*Material provided:*

....................

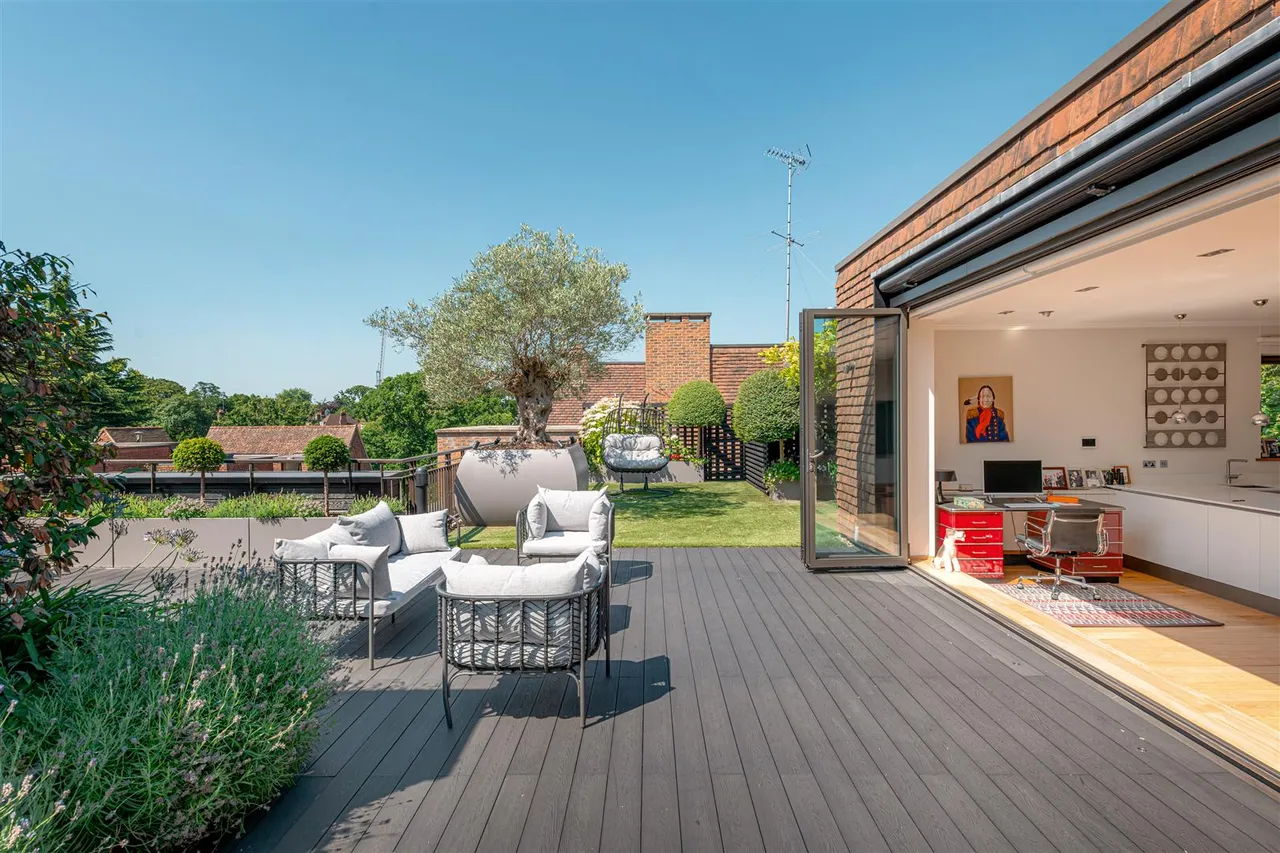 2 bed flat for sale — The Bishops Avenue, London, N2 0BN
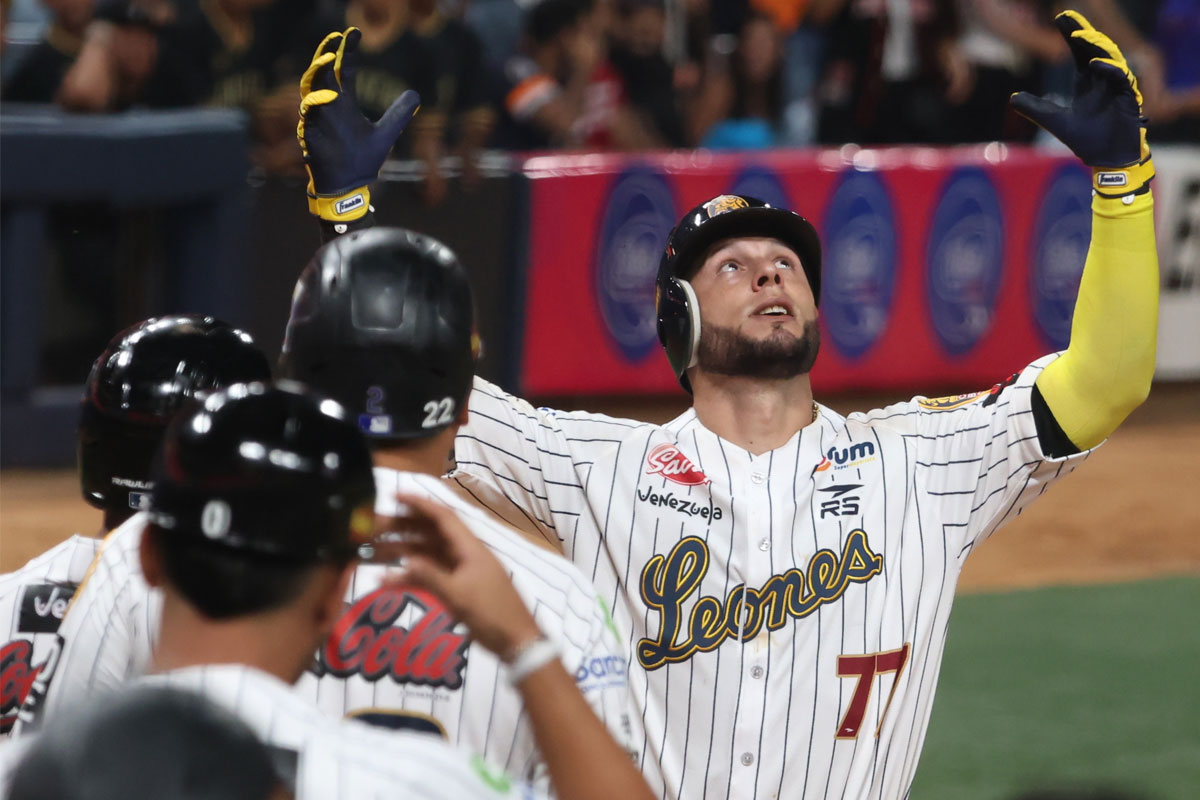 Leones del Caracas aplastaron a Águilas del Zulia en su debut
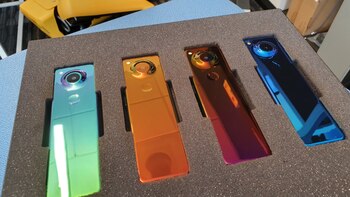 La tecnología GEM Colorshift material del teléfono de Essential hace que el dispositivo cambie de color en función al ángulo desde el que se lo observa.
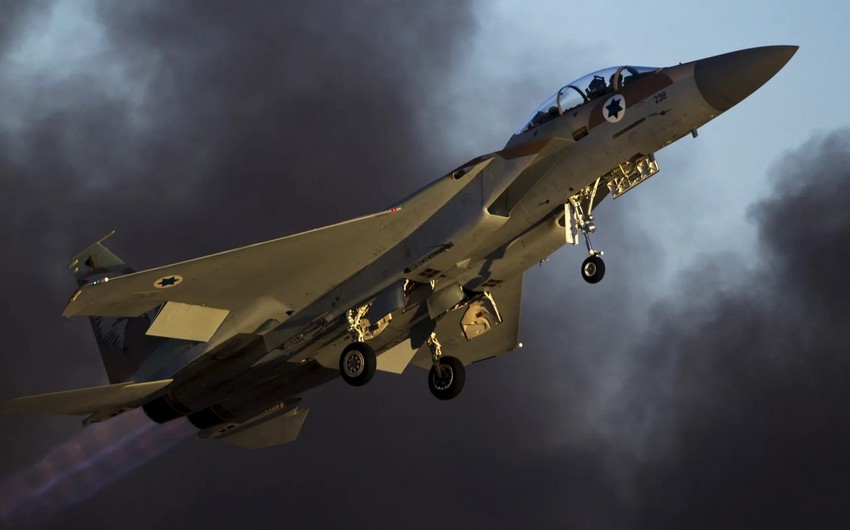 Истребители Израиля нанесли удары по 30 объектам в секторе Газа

....................

*Task description:*
With the pictures omitted, give every line above again exactly.

*Solution to the exercise:*
 2 bed flat for sale — The Bishops Avenue, London, N2 0BN
 Leones del Caracas aplastaron a Águilas del Zulia en su debut
 La tecnología GEM Colorshift material del teléfono de Essential hace que el dispositivo cambie de color en función al ángulo desde el que se lo observa.
 Истребители Израиля нанесли удары по 30 объектам в секторе Газа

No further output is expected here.